His fingers were warm in hers, and she realized how much she wanted to keep holding his hand for the rest of her life. Although she didn’t want to let go for a second, Jenna wrapped her arms around his neck. Standing by the cribs, she drew Hadley’s head down to hers, then kissed him. By the time he raised it to look at her, she knew the tenderness in his eyes must be in hers, too, the love. “My answer is yes,” she murmured, unafraid. “We’ll fight Walter Pearson for the twins. We’ll win.”
“I bet we would have.” He added with a grin, “Won’t be necessary, though. Danielle phoned this morning to ask about the twins’ Christmas extravaganza. She’s convinced Walter to forget the suit. I don’t think she’s speaking to him.”
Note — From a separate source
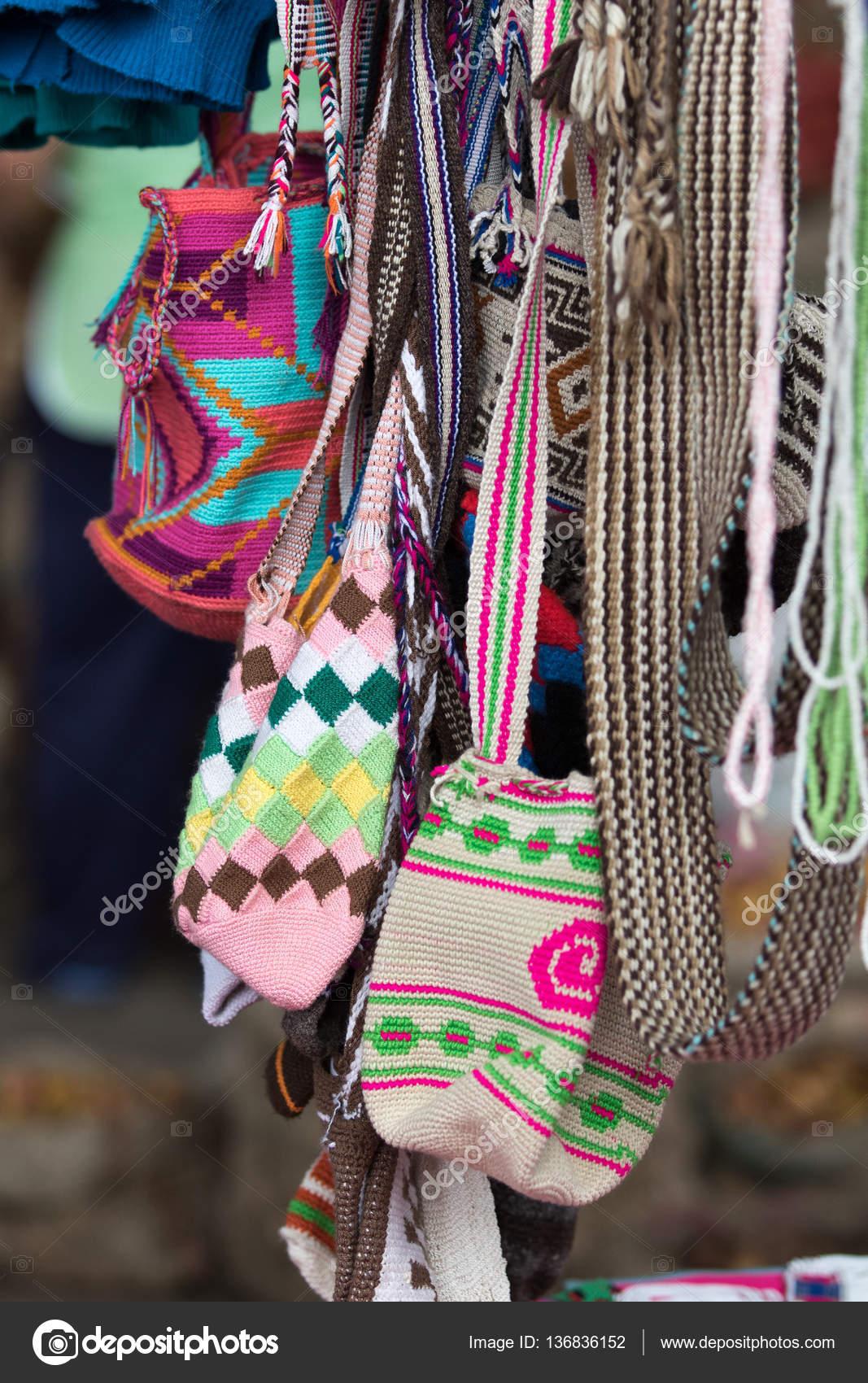 πλεκτό τσάντες ώμου στην Κολομβία — Φωτογραφία Αρχείου © Quasarphoto ... c3b344844ac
“He won’t try for custody?”
“Nope, and I said they’re welcome to see the twins whenever they want, stay however long they like, but the terms will be min—ours.” Hadley pulled her closer to the cribs, pointing out Luke’s favorite position, up on his knees with his little bottom in the air. In the corner of his bed the orange-haired doll Grace had gotten for Christmas crowded a bunch of stuffed animals. Grace had turned over again and had one arm around Luke’s yellow truck. Outside the windows, the snow continued to fall in soundless big white flakes, and Jenna hoped that by morning they’d all be shut in. She’d be fine here until New Year’s. Or even better, forever.
Hadley followed her gaze. His incredible blue eyes twinkled. “White Christmas, Clara said. The best kind, and there’ll be more.”
“Tomorrow morning,” Jenna murmured. “I have all those gifts in the car.”
“You always do,” he said. “And by the way—” Hadley drew something from his back pocket “—part of your Christmas present.” He handed her a check. “This is the money to repay the loan you gave me. With hefty interest,” he went on. “I insist, because the twins should get every penny and then some for their education. We’ll need to set up that trust.” Then he turned her, putting her back to his chest. He hadn’t left—he never would, she knew—and of course he hadn’t defaulted on the loan. Jenna tipped her head against his shoulder for another kiss and thought, this is what happiness feels like. She had everything she needed, and so would he. She gazed down at Luke and Grace.
The twins weren’t just his now. They were hers, too.
Wrapped in each other’s arms, she and Hadley watched their babies sleep.